Friday, July 7, 2017

9 Vegetables to Grow Indoors


Conservatories and windowsills are good sites for growing vegetables. Put heavy containers on the floor or a firm support. Some vegetable plants, including trailing species, are suitable for growing in hanging baskets fitted with integral drip trays. Mushrooms are straightforward if you have space in a dark cupboard. Some plants such as chicory and rhubarb can be forced to produce their crop earlier than normal.

Tomatoes, peppers and eggplant: These easily raised tender crops are favorites for a sunny windowsill and can be grown from seed or small plantlets. For window boxes or hanging baskets, choose pendent varieties such as Tumbler tomatoes. Train cordon varieties such as Sweet Million tomatoes up canes or string in a conservatory, where they will produce long trusses of tasty, decorative tomatoes for several months. Peppers and aubergines are less prolific.

Carrots and radishes: Most root crops need greater depth than you can provide indoors, but radishes, especially round or globe varieties that do not root very deeply, grow well in boxes, troughs and pans. Seeds can be sown from late winter until mid-autumn, often producing usable roots 21 to 25 days later. Round carrot varieties are also successful in pots and boxes.

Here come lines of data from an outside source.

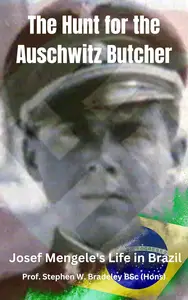 The Hunt for the Auschwitz Butcher: Josef Mengele's Life in Brazil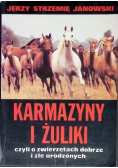 Karmazyny i Żuliki czyli o zwierzętach dobrze i źle urodzonych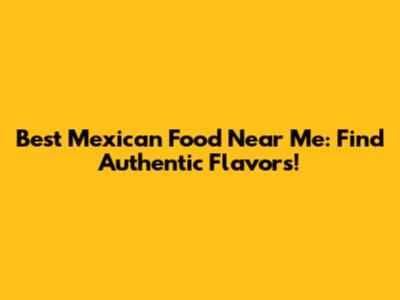 Best Mexican Food Near Me: Find Authentic Flavors!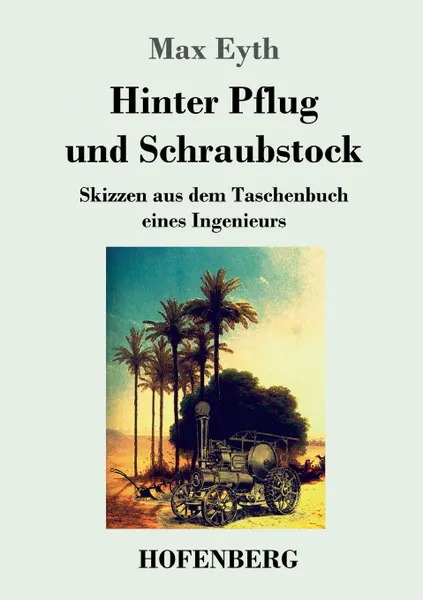 Обложка книги Hinter Pflug und Schraubstock, Max Eyth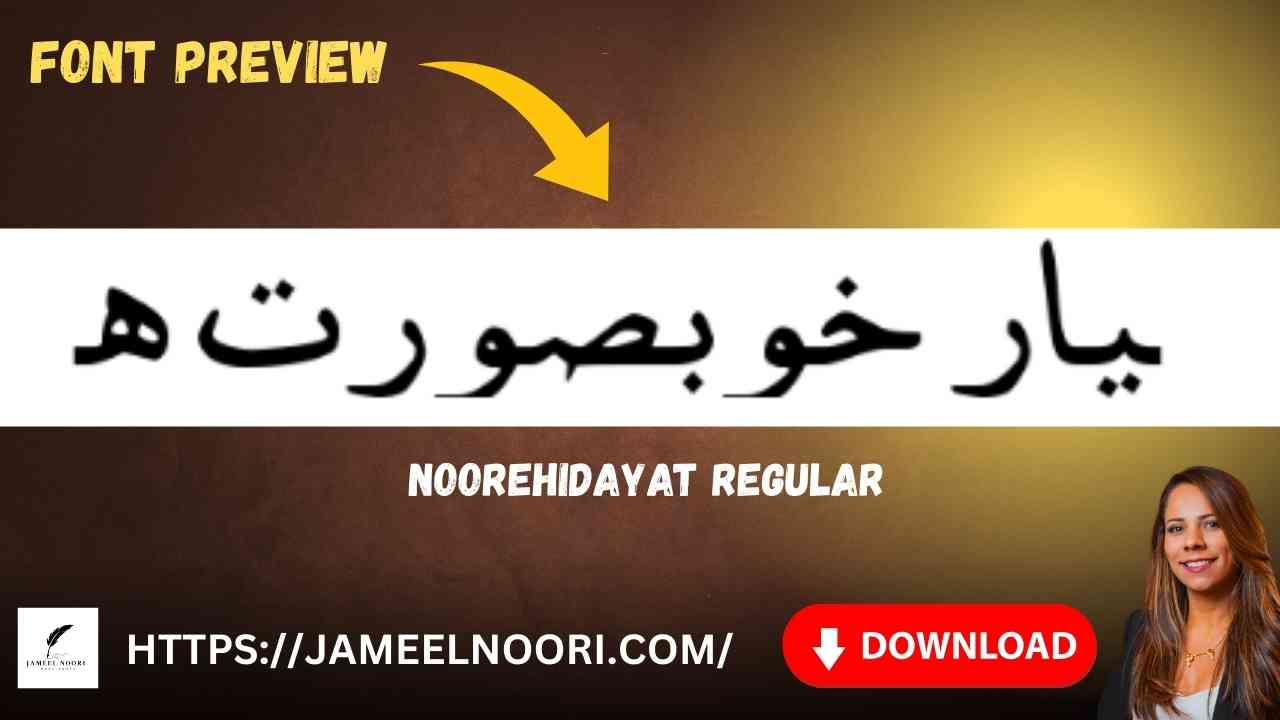 Download Noorehidayat Regular Urdu font free for creative Urdu typography and web content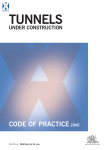Tunnels Under Construction: Code of Practice
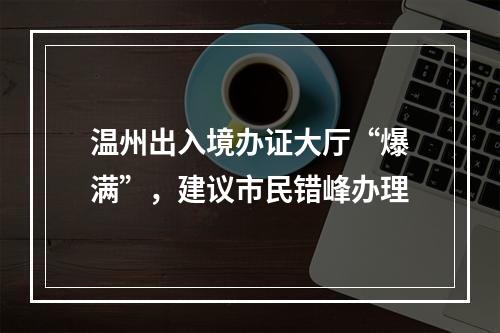 温州出入境办证大厅“爆满”，建议市民错峰办理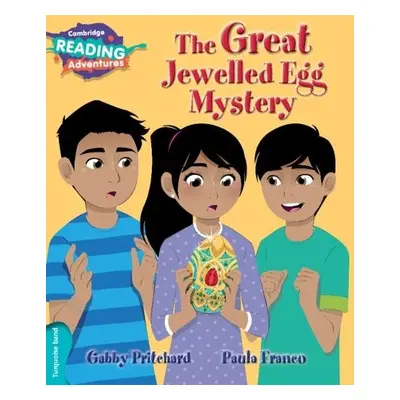 Cambridge Reading Adventures The Great Jewelled Egg Mystery Turquoise Band - Pritchard, Gabby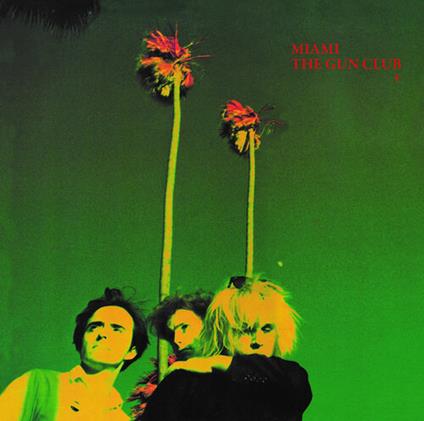 Miami (Special Edition) - Vinile LP di Gun Club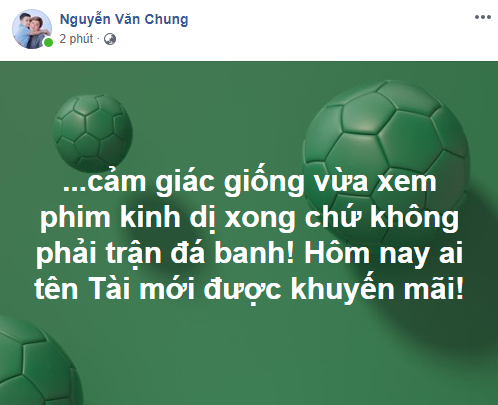 Nguyễn Văn Chung chia sẻ status sau trận đấu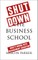 Shut Down the Business School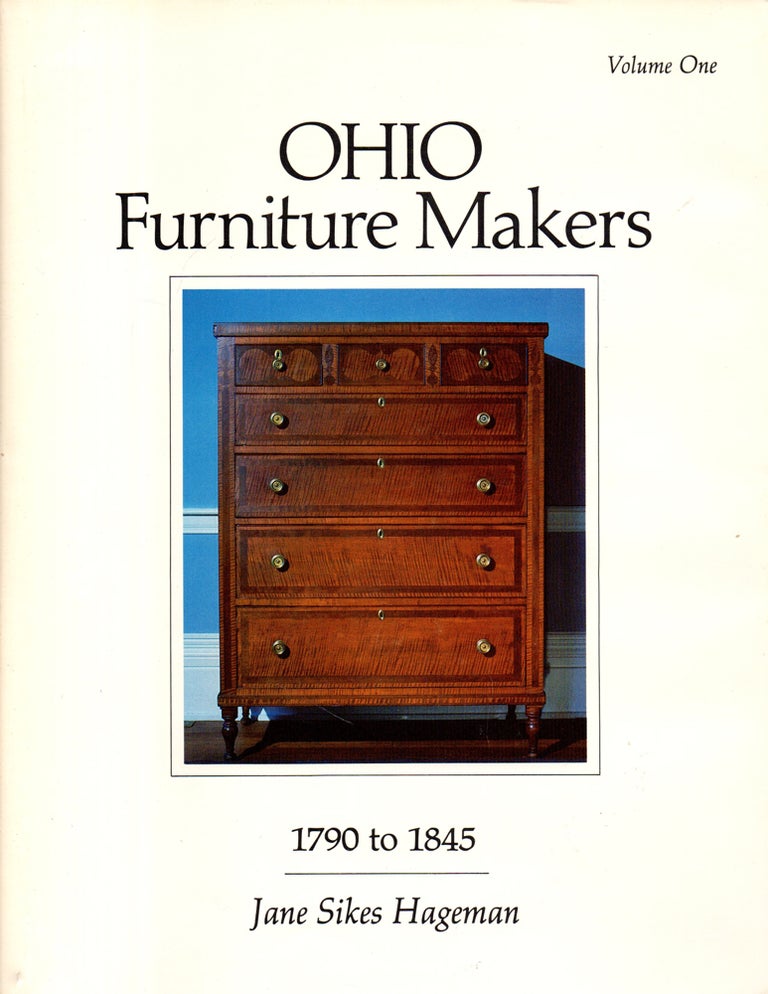 Item #27949 Ohio Furniture Makers, 1790 to 1845 Volume One. Jane Sikes Hageman.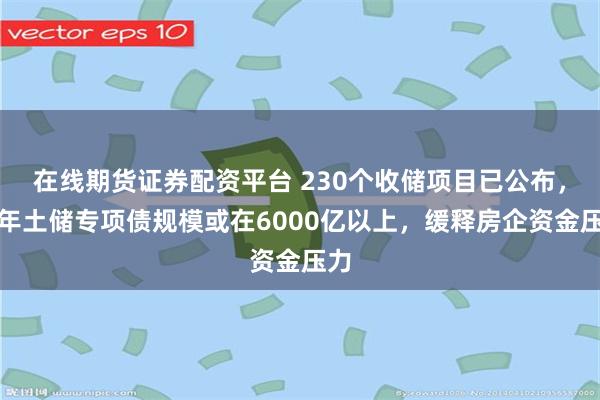 在线期货证券配资平台 230个收储项目已公布，今年土储专项债规模或在6000亿以上，缓释房企资金压力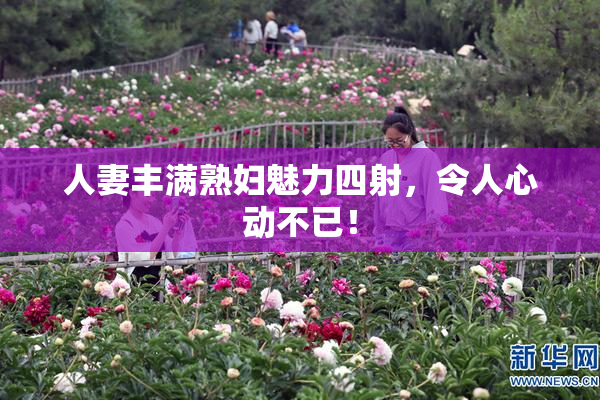 人妻丰满熟妇魅力四射，令人心动不已！
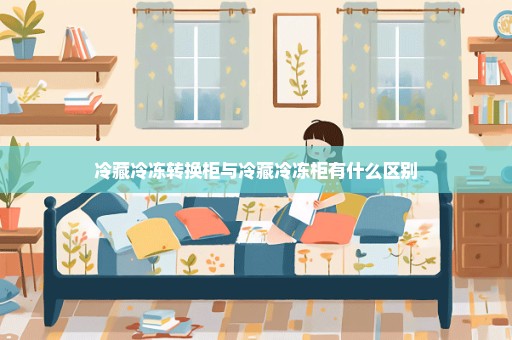 冷藏冷冻转换柜与冷藏冷冻柜有什么区别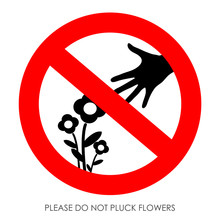 Do not pluck flowers, vector sign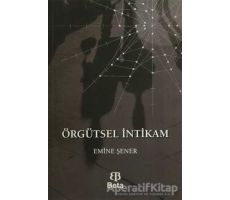 Örgütsel İntikam - Emine Şener - Beta Yayınevi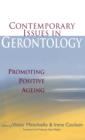 Contemporary Issues in Gerontology : Promoting Positive Ageing - Book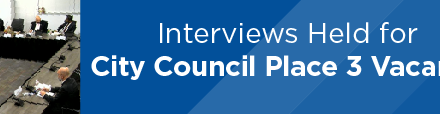 Interviews Held for City Council Place 3 Vacancy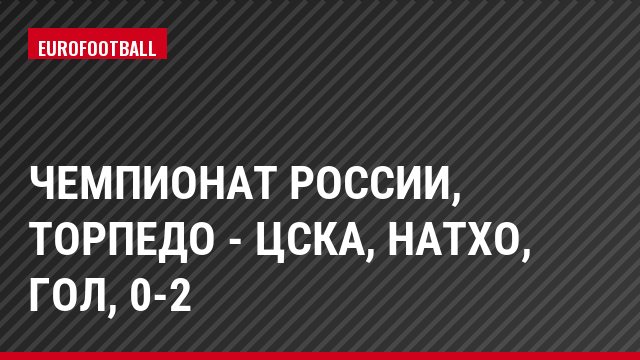 Чемпионат России, Торпедо - ЦСКА, Натхо, Гол, 0-2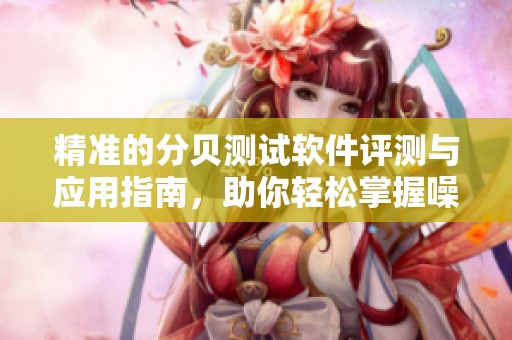 精准的分贝测试软件评测与应用指南，助你轻松掌握噪音等级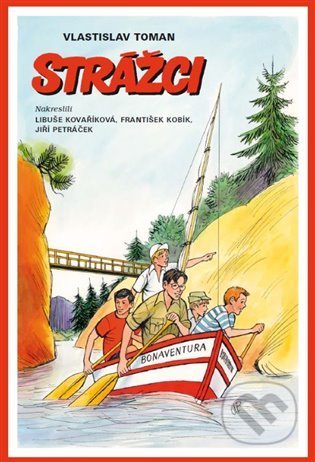 Strážci - Vlastislav Toman, Jiří Petráček (Ilustrátor), Libuše Kovaříková (Ilustrátor), František Kobík (Ilustrátor)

Potatoes: Seed tubers used for outdoor plantings are easily grown in large pots, buckets or even plastic sacks, and produce worthwhile yields of tasty new potatoes. When planting the tubers, leave space at the top of the container for adding more compost to earth up the plants as they develop. The top of the sack can be rolled down to start with, then rolled up, as required.

Mushrooms: Mushrooms are an ideal indoor crop for any time of year. Prepared bags of special compost with mushroom spawn only need watering before being left in a draft-free, dark place such as an attic or cupboard. Keep at 50 to 60ºF (10 to 15ºC) and mushrooms should be cropping a few weeks later. Alternatively make your own compost with straw and a purchased activator. Pack this mixture in a sterile container, such as a large plastic bucket. When the initial heat has died down and the mixture is turning into compost, add the spawn.

Beans and peas: Dwarf french beans can be sown in pots from late winter onwards for early pods. Dwarf broad beans and dwarf runner beans crop well indoors, too. Tall runner beans grown on cane wigwams or on string up the side of a sunny conservatory are decorative as well as productive, and both dwarf and tall mangetout peas will do well as houseplants. Pick the pods while they are young, tender and juicy.